EFE
Barcelona,
Un cabezazo de Pandiani ante un desfigurado Barcelona dio el triunfo al Osasuna en el Camp Nou (0-1), aunque las victorias del Sporting, el Getafe y el empate del Betis lo mantienen en los puestos de descenso, a falta de una jornada para el final del campeonato.
La indolencia de unos y la ineptitud de otros convirtió el choque en un partido infumable, en el que faltó ritmo y escasearon las ocasiones.
Con la mente puesta en Roma y un equipo de circunstancias -del once que se enfrentará al Manchester United, sólo Eto´o y tal vez Sylvinho jugaron de inicio- el Barça afrontó el partido ante el Osasuna como un incómodo contratiempo, como una molesta interrupción de la fiesta que se vivió, antes y después del choque, para celebrar el doblete.

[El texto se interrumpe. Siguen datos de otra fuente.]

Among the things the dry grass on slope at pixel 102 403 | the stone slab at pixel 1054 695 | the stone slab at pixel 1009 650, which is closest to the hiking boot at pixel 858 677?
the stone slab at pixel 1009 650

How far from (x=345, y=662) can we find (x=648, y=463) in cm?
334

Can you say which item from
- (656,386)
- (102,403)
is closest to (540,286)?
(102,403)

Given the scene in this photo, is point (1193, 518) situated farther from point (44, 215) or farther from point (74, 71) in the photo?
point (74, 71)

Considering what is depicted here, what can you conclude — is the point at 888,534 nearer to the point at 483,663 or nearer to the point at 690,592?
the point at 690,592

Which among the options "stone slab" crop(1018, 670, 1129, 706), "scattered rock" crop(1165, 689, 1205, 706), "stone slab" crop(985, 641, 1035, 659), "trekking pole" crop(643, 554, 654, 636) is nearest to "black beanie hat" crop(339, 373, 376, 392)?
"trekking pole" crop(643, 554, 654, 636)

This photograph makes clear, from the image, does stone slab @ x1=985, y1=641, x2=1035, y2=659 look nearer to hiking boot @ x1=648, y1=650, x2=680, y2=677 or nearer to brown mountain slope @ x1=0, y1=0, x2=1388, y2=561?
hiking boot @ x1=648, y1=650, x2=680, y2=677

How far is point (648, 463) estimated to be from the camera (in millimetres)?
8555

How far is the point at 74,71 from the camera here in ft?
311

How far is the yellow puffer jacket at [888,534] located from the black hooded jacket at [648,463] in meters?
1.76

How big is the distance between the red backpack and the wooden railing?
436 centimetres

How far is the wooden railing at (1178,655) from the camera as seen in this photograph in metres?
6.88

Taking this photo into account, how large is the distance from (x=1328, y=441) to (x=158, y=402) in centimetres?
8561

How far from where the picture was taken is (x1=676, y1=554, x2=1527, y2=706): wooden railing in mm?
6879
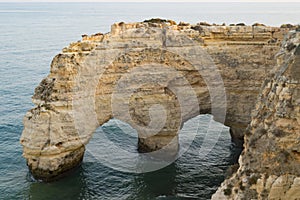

No hubo tensión competitiva, ni intensidad, ni espíritu reivindicativo en los jugadores azulgranas que menos minutos han disputado esta temporada y que esta noche demostraron por qué no serán los elegidos para buscar la gloria en la final de la "Champions".
El Osasuna se jugaba la vida y el Barça, nada. Y en el deporte, cuando eso sucede, casi siempre se impone el espíritu de supervivencia.
El del conjunto navarro le llevó a marcar en la única aproximación clara a la portería de Pinto durante toda la primera mitad. Un cabezazo del especialista Pandiani a la salida de un córner (0-1, min.24). Antes de eso, buenas intenciones de Juanfran por la derecha, alguna aparición entre líneas de Masoud, y poco más destacable del encuentro salvo la expulsión al técnico local, Guardiola.